As a professional in Grant Development for over two decades, Dr. Ava Berinstein wrote grants to support funding for the Mathematics Department faculty at Boston University to develop an advanced mathematics curriculum for high school students, and to provide professional development and teacher training in mathematics for middle school and high school teachers; fund Suffolk University faculty in the Arts and Sciences, Business, and Law; and fund physicians and scientific researchers in health care at Beth Israel Deaconess Medical Center.

Before that, as an academic herself, Berinstein studied Mayan languages and wrote a grammar of Q’eqchi’ Maya for her doctoral dissertation (1983). To write the grammar and to understand the culture while living in the Q’eqchi’ region of Cobán, Alta Verapaz, she recorded 21 folktales, legends, and rituals from elders and shaman in the community (from 1978 -1981). This rich corpus of verbal art was the database for her dissertation. After having transcribed and translated this collection into Q’eqchi’, Spanish, and English, it became evident that it was the collection itself that was most valuable contribution (not the analysis of its sentence structure). Now, Berinstein has dedicated herself to the repatriation of the collection and to make it available to the Q’eqchi’ in Cobán, where the original narrators lived. With a fellowship award at Harvard’s David Rockefeller Center for Latin American Studies (2013), she was able to digitize the original tape cassettes; and with support from the US non-profit Cultural Survival that works with Guatemalan radio stations, she was able to distribute audio files to four radio stations in Guatemala and to one radio program in Belize (where Q’eqchi’ is also spoken). Since most Mayas in Cobán do not read or write, or have Internet, being able to produce the narratives on the radio was the best way to revitalize this sacred oral tradition and support collective memory.

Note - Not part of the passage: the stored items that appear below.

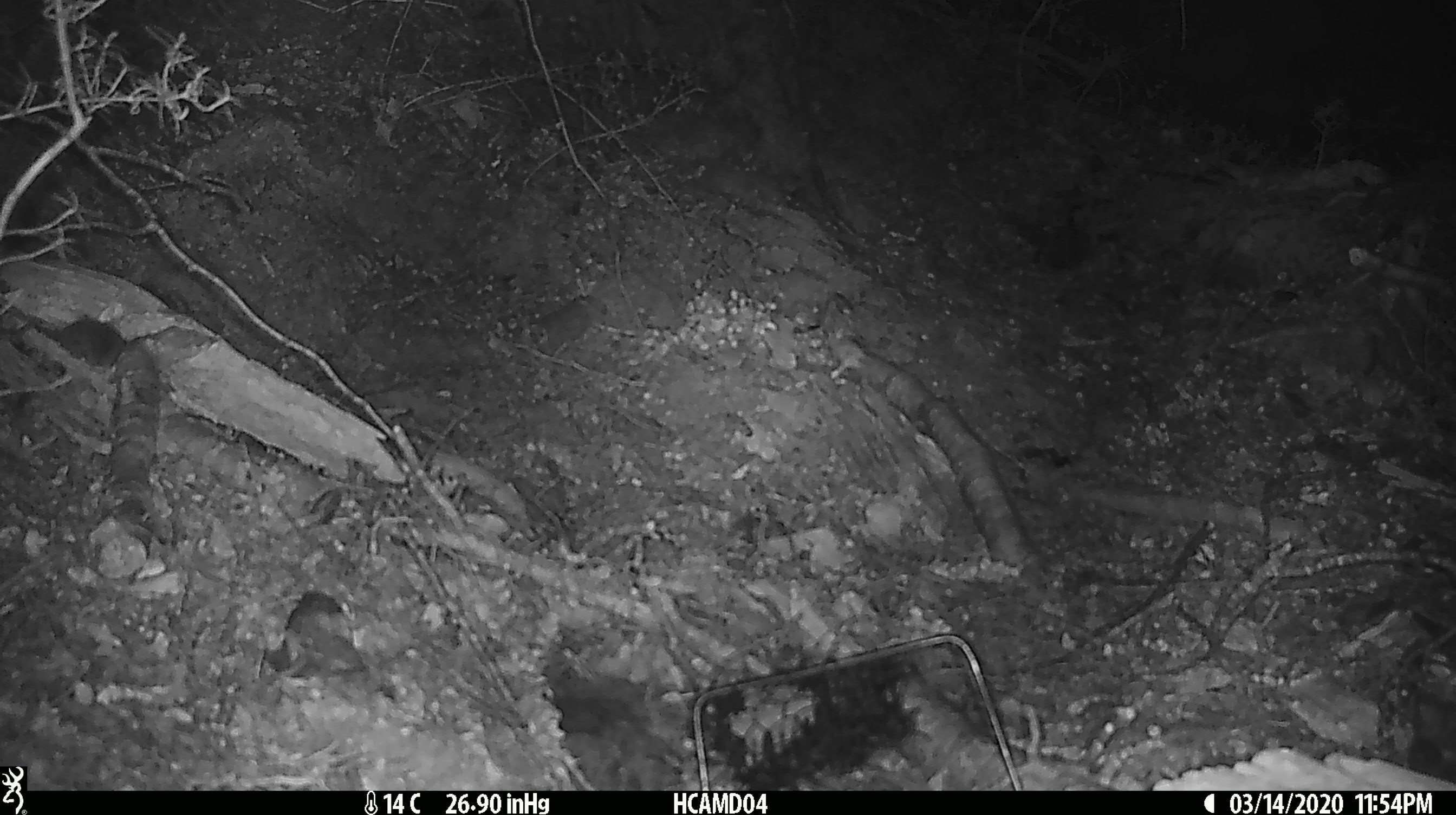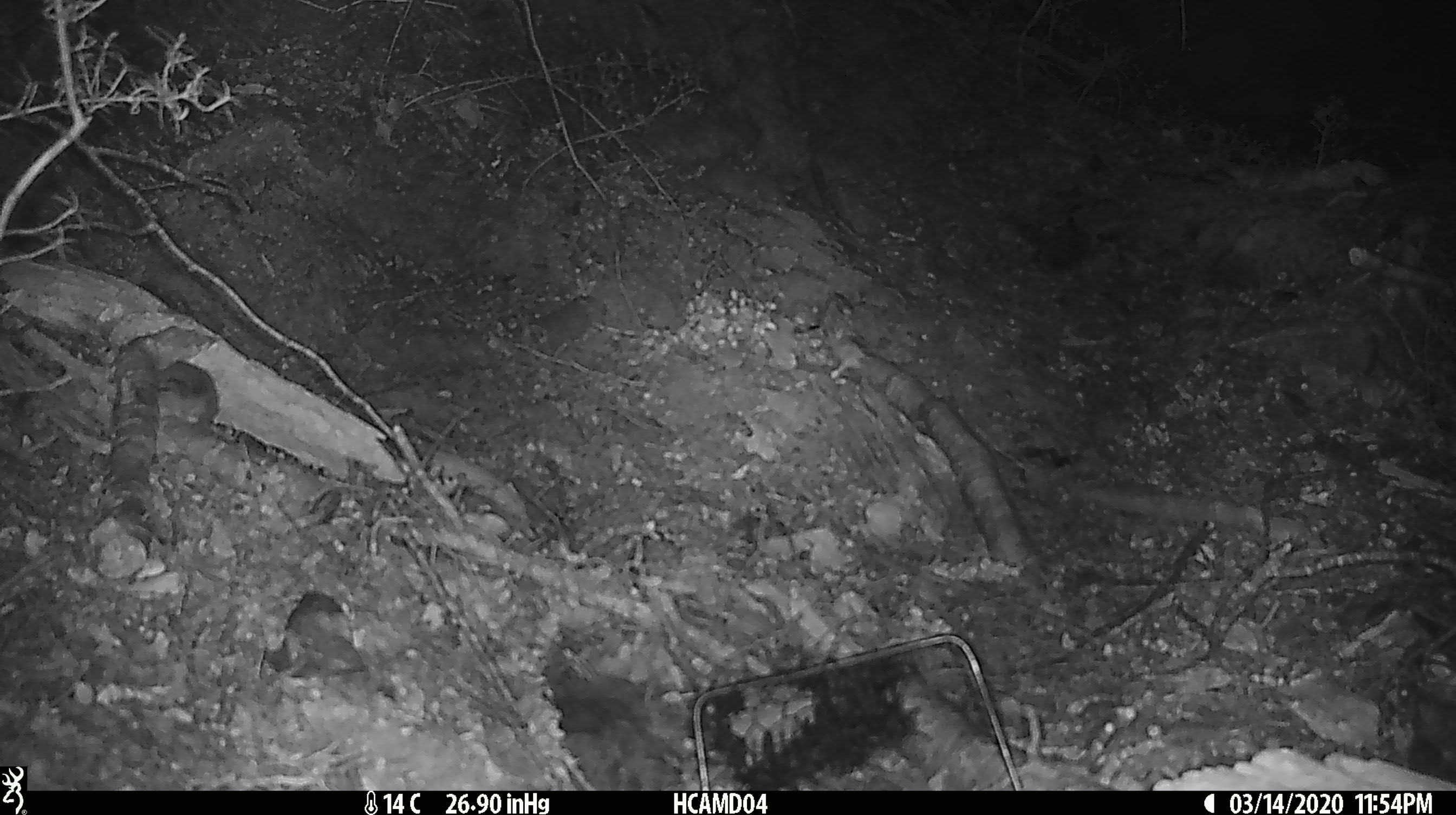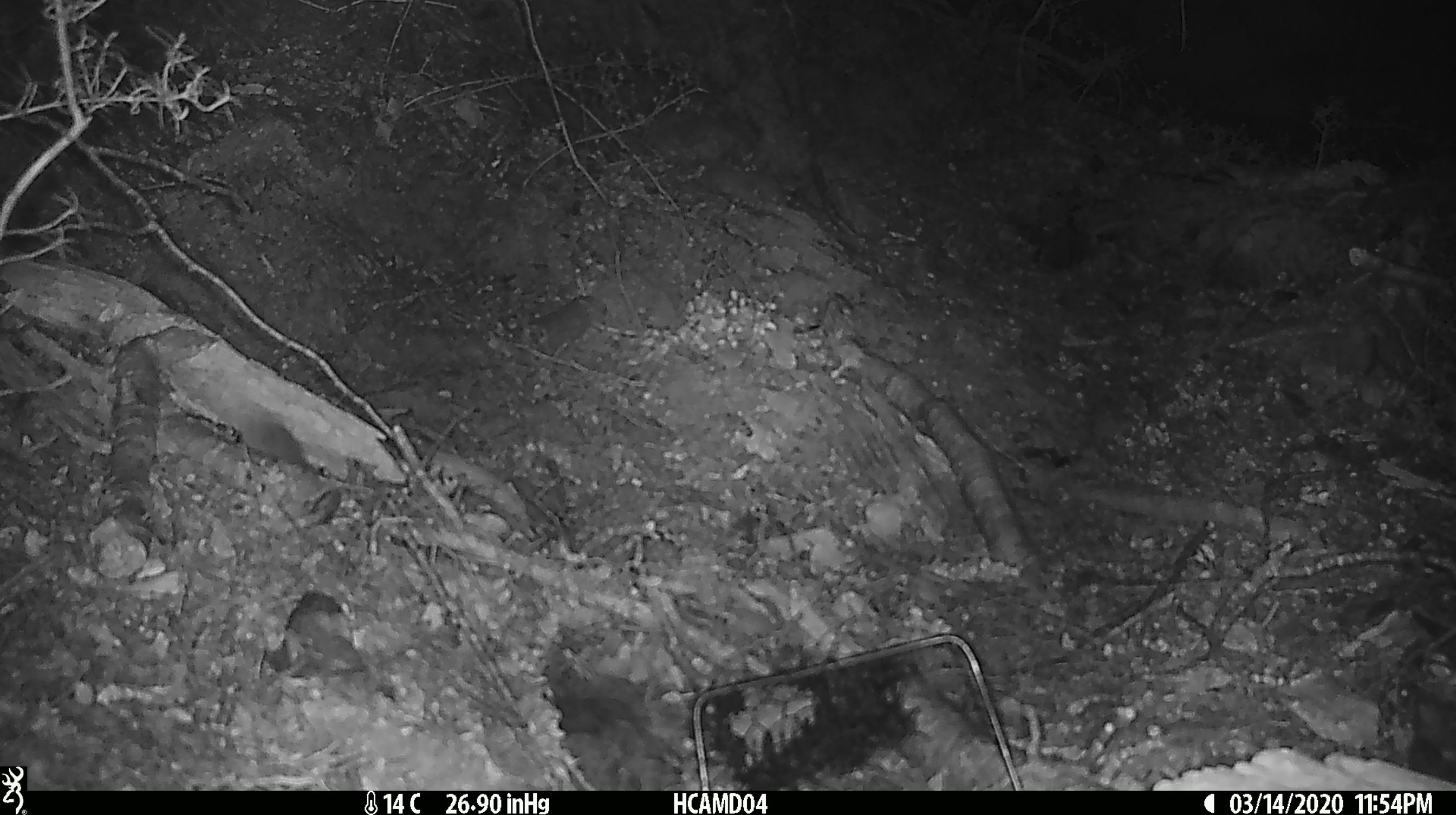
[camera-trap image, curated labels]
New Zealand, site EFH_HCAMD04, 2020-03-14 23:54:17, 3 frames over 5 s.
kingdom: Animalia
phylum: Chordata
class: Mammalia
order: Rodentia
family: Muridae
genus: Mus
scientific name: Mus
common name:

As a retired professional, Berinstein is working with Xch’ool Ixim to provide bilingual books to Q’eqchi’ schools in the rural indigenous areas of Nimlah’akok so that students can hear and identify with the voice of their ancestors. She is working with Fredy Oxom to integrate this knowledge into the curriculum through courses that raise awareness about cultural understanding, equality, social participation, promotion of traditional knowledge and culture, and other inherent rights.